See: http://rabbitgeek.com/breed/brazilian.html

They are raising rabbits in Haiti on greens grown locally. I just found this link this morning. Mission Manna trains health care workers, gives health care, and teaches people to raise rabbits and goats. This link shows hutches, rabbits and a garden. Remember that rabbit poop is very good fertilizer for gardens.
See http://missionmanna.org/2011/06/an-update-from-montrouis/

Rabbits will not grow as fast on greens as they would on pellets. That is okay. That is not a problem. You are looking for a system that will allow you to grow rabbits on a sustainable system that does not depend on a feed mill. 

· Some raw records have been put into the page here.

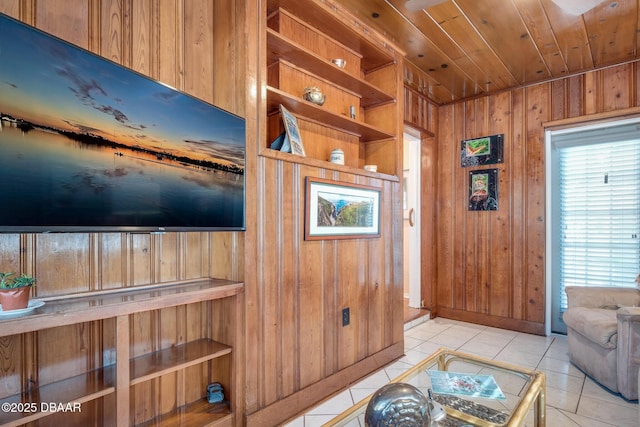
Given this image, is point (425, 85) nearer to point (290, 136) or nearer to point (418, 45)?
point (418, 45)

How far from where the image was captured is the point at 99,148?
48.8 inches

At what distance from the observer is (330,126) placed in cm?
262

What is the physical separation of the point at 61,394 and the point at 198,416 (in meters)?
0.66

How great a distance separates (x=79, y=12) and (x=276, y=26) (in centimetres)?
118

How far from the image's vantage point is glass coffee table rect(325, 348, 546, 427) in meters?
1.30

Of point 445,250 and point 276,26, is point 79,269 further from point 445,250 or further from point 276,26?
point 445,250

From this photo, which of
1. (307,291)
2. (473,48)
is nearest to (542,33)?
(473,48)

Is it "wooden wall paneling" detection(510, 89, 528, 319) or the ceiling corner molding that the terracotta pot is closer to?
the ceiling corner molding

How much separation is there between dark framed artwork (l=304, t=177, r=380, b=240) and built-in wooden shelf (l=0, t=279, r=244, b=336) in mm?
679

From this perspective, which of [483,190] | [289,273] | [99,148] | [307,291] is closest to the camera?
[99,148]

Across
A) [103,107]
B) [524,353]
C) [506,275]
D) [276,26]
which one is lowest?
[524,353]

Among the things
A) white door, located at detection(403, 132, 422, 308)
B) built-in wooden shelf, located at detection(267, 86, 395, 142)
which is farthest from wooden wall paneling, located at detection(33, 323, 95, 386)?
white door, located at detection(403, 132, 422, 308)

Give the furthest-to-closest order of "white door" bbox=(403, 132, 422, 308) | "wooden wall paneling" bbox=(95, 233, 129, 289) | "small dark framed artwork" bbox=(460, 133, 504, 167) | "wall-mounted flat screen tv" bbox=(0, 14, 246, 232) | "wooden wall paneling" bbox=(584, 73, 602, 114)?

So when you read the literature that says baby rabbits should weigh 5 lbs (2.25 kilos) at 10 weeks of age, that is the target weight for pellets. Your rabbits will take longer to reach that weight, but you can just harvest them at 10 weeks and they are good food.

Also check out the "Weeds for feed" topic on this group
http://www.homesteadingtoday.com/showthread.php?t=261016

And "Feeding Rabbits Naturally"
http://www.homesteadingtoday.com/showthread.php?t=211220


Have a good day!


----------



## MaggieJ (Feb 6, 2006)

I just googled *common weeds Pakistan* and found this super government site:
http://npfs-minfa.gov.pk/WeedsofPakistan

You will be able to compare the botanical (Latin) names to those in the Safe Plants list (sticky at top) and find many that are safe and healthy for rabbits. Just at a glance, among the weeds of wheat fields, I see Chenopodium album (lamb's quarters) and Cichorium intybus (chicory), both good for rabbits. 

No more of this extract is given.